Texas Is the Tale of Two Economies

Texas Is the Tale of Two Economies

Working Texas Families Are Worth Our Fair Share of Economic Abundance

While our state’s economy thrives across various production metrics, the benefits are not equitably distributed among us. Texans of all backgrounds, regardless of race, income, and gender, are worth a fair shot at prosperity and a fair share of our state’s economic abundance. 

Working Texans produce a booming and robust state economy by many measures. Texas boasts the second-largest state economy in the country, representing nearly 10% of the U.S. economy. In nearly 30 years, our state economy has more than doubled, ranking fourth nationally in terms of growth. With Texas leading in job creation in 2023, and as one of the fastest-growing state populations, our economy demonstrates strong potential for continued expansion.

This prosperity is fueled by hardworking Texans, whether they live in rural Victoria or densely populated Dallas. However, working people are not getting the abundance we create. Texas’ widening economic gap has resulted in one of the nation’s highest poverty rates, where 2 in 5 Texans struggle to meet their basic needs. This disparity is particularly acute among Black, Latino, and rural communities.

==========

## Set exercise
According to the text on the two Texas economies, what share of the U.S. economy does the Texas economy represent? The records can be left aside, since nothing here depends on them.

==========

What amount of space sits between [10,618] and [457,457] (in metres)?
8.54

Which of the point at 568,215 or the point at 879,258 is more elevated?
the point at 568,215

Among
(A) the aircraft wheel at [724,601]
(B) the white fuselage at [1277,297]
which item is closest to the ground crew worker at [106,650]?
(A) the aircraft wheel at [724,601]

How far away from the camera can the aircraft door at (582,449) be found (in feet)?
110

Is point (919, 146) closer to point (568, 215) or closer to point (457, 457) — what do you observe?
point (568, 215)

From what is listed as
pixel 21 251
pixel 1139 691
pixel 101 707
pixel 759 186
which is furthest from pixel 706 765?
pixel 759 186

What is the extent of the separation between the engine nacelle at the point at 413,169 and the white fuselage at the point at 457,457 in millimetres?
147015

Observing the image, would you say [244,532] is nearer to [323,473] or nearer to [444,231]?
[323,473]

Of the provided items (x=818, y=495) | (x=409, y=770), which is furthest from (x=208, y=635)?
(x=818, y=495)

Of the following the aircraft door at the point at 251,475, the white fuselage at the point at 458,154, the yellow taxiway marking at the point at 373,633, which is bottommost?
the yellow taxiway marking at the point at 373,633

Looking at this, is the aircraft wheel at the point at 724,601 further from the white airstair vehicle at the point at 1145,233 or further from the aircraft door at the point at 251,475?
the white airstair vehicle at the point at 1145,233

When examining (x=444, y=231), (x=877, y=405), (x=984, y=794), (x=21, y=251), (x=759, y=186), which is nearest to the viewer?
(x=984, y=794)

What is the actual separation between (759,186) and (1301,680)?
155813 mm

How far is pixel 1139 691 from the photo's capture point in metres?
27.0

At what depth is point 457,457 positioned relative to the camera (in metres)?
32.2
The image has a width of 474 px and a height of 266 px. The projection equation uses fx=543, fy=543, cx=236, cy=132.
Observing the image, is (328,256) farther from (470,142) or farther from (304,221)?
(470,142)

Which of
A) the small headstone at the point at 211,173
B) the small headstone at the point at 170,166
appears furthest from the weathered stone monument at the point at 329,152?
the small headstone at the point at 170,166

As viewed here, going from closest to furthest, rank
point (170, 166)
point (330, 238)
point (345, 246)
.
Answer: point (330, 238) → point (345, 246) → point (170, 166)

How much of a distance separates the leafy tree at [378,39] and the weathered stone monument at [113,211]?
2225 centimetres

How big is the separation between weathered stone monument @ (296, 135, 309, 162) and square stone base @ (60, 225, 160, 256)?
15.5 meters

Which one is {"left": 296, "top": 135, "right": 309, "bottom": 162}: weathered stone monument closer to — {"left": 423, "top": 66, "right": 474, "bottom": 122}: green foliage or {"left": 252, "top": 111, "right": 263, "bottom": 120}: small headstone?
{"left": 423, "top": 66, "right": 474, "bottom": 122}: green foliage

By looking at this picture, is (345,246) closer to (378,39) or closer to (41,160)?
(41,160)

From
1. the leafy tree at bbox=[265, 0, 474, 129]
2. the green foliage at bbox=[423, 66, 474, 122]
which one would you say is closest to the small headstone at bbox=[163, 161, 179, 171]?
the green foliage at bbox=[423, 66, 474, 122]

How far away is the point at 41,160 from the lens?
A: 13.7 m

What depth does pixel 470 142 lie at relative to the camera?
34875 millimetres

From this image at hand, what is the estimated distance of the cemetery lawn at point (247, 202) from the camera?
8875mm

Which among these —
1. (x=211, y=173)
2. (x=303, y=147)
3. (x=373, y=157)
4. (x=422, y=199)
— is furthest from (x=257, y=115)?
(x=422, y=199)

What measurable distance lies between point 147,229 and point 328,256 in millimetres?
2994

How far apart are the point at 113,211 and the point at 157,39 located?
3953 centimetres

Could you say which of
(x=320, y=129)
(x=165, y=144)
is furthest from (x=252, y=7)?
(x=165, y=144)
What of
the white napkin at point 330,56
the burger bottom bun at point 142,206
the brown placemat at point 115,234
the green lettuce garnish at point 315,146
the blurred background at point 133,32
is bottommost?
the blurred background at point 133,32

==========

## Complete response
Nearly 10%.